How many numbers between 1 and 100 are divisible by 2 or 3 or 5 or 7?
The solution I had gives a different answer from what was provided, so I was wandering if anyone could tell me what mistake I made?

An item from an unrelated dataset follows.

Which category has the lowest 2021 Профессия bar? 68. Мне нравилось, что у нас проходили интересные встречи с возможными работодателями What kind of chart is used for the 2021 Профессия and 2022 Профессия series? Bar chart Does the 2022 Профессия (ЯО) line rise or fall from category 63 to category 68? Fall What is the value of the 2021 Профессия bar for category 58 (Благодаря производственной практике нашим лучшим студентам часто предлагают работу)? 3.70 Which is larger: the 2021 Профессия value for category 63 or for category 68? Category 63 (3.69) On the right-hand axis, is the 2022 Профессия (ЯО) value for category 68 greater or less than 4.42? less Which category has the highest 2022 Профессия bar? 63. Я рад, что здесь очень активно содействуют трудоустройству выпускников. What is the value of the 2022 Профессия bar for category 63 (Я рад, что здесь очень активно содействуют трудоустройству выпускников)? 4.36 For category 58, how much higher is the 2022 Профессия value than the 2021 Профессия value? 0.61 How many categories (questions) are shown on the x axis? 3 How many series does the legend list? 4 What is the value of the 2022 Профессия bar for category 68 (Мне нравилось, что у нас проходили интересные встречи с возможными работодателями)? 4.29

Let A be the set of those divisible by 2, B the set of those divisible by 3, C the set of those divisible by 5 and D the set of those divisible by 7.
Singles:
$|A| = 50$, $|B| = 33$, $|C| = 20$, $|D| = 14$
Doubles:
$|A \cap B|=16$, $|A \cap C|=10$,
$|A \cap D|=7$, $|B \cap C|=6$,
$|B \cap D|=4$, $|C \cap D|=2$
Triples:
$|A \cap B \cap C|=3$, $|A \cap B \cap D|=2$
$|A \cap C \cap D|=1$, $|B \cap C \cap D|=0$
Quadruples:
$|A \cap B \cap C \cap D|=0$
Inclusion Exclusion:
$|A \cup B \cup C \cup D| = $ Sum of Singles $-$ Sum of Doubles $+$ Sum of Triples $-$ Sum of Quadruples
$ |A\cup B\cup C\cup D|=|A|+|B|+|C|+|D|\\ -(|A\cap B|+|A\cap C|+|A\cap D|+|B\cap C|+|B\cap D|+|C\cap D|)\\ +(|A\cap B\cap C|+|A\cap B\cap D|+|A\cap C\cap D|+|B\cap C\cap D|)\\ -|A\cap B\cap C\cap D|\\ $
$|A \cup B \cup C \cup D| = 50 + 33 + 20 + 14 - 16 - 10 - 7- 6 - 4 - 2 + 3 + 2 + 1$
$|A \cup B \cup C \cup D| = 114 - 45 + 6$
$|A \cup B \cup C \cup D| = 75$
The answer given to us was 78, but I can't tell whether it's a mistake or if I've made a mistake somewhere here.
$$50+33+20+14=11\color{red}{7}.$$